* [Texto proporcionado]
Aunque su padre le leía poesía con frecuencia durante su niñez, Li-young Lee no comenzó a escribir seriamente poemas hasta que fue un estudiante en la Universidad de Pittsburgh.

Influenciado por los poetas chinos Li Bai y Du Fu, la poesía de Li-young Lee se caracteriza por el uso del silencio y un cercano misticismo, el cual colma su vida y memoria mientras crea y forma el yo desde las palabras. Aunque se le describe supremamente como un poeta lírico, él con asiduidad emplea la narrativa y la experiencia personal o recuerdos para acometer sus investigaciones de lo universal. En una entrevista afirmó: “...todo es una manera del Cosmos o Dios. Siento que parece que hay algo más grande que yo, que yo no puedo posiblemente desentrañar, pero estoy encajado dentro de él”.

Su colección de poemas titulada Rose, de 1986, ganó el Delmore Schwartz Memorial Poetry Award de la Universidad de Nueva York. Su siguiente colección, The City in which I Love You (1990) también obtuvo una alta premiación, incluida la Lamont Poetry Selection —ahora conocida como Laughlin Award—, la cual le fue otorgada al poeta por su segundo libro publicado. The City in which I Love You constituye una remembranza de la infancia de Li-young Lee y la relación con su padre.

En los poemas de Li-young Lee se nota la influencia de John Keats, Rainer Maria Rilke, y acaso, Theodore Roethke y William Carlos Williams, de una parte, y T. S. Eliot, de la otra.

A través de un lenguaje lírico, Li-young Lee nos conduce por su experiencia en Indonesia hasta arribar a Pensilvania. Rememora incidentes de cuando era niño y abunda en sueños, mitos, sermones de su padre y recuerdos cotidianos.

En su tercer poemario, Book of My Nights, de 2001, vuelve a retornar a su niñez y a los hechos de su familia, a los cuales transfigura valiéndose de la introspección. Este libro obtuvo el premio William Carlos Williams.

En su ulterior libro, Behind My Eyes, Li-young Lee trató de ser más claro que en el libro anterior y deseó ser más hondo y más simple. En Behind My Eyes las fronteras siempre se expanden y uno puede sentir una agradable composición de palabras. Su voz es punzante y potente, llena de compasión y anhelo. Algunos de sus más profundos poemas pueden ser hallados en este libro. Vastos espacios están abiertos entre los poemas acerca de los padres, la comida, la guerra y la inmigración.

Li-young Lee dice que él se considera un “descendiente de Dios”. Cuando alguien le preguntó en una entrevista sobre grietas o defectos en sus poemas, Li-young Lee contestó: “Hay grandes poemas que tienen hendiduras. Hay fallas de percepción, faltas de entendimiento, pero esas fisuras llegan a ser una parte de la integridad del poema. Así aún siento que esos poemas son descendientes de Dios. Pero si un poema todavía no es suficientemente bueno para ser un poema, no pienso que él desciende de Dios: si no hay ‘yo’, no hay Dios. El ‘yo’ que habla acerca de mí no es suficiente”.

* [Extracto de datos]
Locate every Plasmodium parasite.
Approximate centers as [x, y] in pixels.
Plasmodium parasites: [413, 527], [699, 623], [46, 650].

* [Problemas y tareas]
1. Reescribe el fragmento del texto sobre Li-young Lee que empieza en "En su ulterior" y termina en "y la inmigración.", y sustituye en él "compasión" por "ternura".
2. Retoma el texto sobre la poesía de Li-young Lee y prosíguelo a partir de su última oración.

* [Lista de respuestas]
1.
En su ulterior libro, Behind My Eyes, Li-young Lee trató de ser más claro que en el libro anterior y deseó ser más hondo y más simple. En Behind My Eyes las fronteras siempre se expanden y uno puede sentir una agradable composición de palabras. Su voz es punzante y potente, llena de ternura y anhelo. Algunos de sus más profundos poemas pueden ser hallados en este libro. Vastos espacios están abiertos entre los poemas acerca de los padres, la comida, la guerra y la inmigración.

2.
Caquis

(De Rose, 1986)

En sexto grado la señora Walker
me dio un palmetazo en la nuca
y me hizo parar en el rincón
por no saber la diferencia
entre “persimmon”1 y “precision”.2

Cómo escoger
caquis. Esto es precisión.3
Maduros son suaves y pardimoteados.
Oler los puntos más bajos.4 El dulce
será fragante. Cómo comerlo:
disponer el cuchillo, desplegar un periódico.
Mondar la piel delicadamente, sin rasgar la carne.
Mascar la piel, chuparla,
y tragar. Entonces, comer
la carne de la fruta,
tan dulce,
toda ella, al fondo.

Donna se desviste, su estómago es blanco.
En el patio, fresco y estremecedor
con grillos, nos tendemos desnudos,
frente a frente, boca abajo.
Le enseño chino.
Los grillos: “cri, cri”.5 El rocío: lo he olvidado.
Desnudos: lo he olvidado.
Ni, wo:6 tú y yo.
Separo sus piernas,
recuerdo decirle
que es hermosa como la luna.

Otras palabras
que me hacían molestar eran
“fight” y “fright”,7 “wren” y “yarn”.8
Luchar era lo que yo hacía cuando estaba atemorizado,
temor era lo que sentía cuando estaba luchando.
Los abadejos son pequeños, pájaros ordinarios;
el hilo es lo que uno teje con palillos.
Los abadejos son suaves como el hilado.
Mi madre hacía pájaros de hilo.
Me gustaba mirarla entrelazar el tejido;
un pájaro, un conejo, un hombrecito.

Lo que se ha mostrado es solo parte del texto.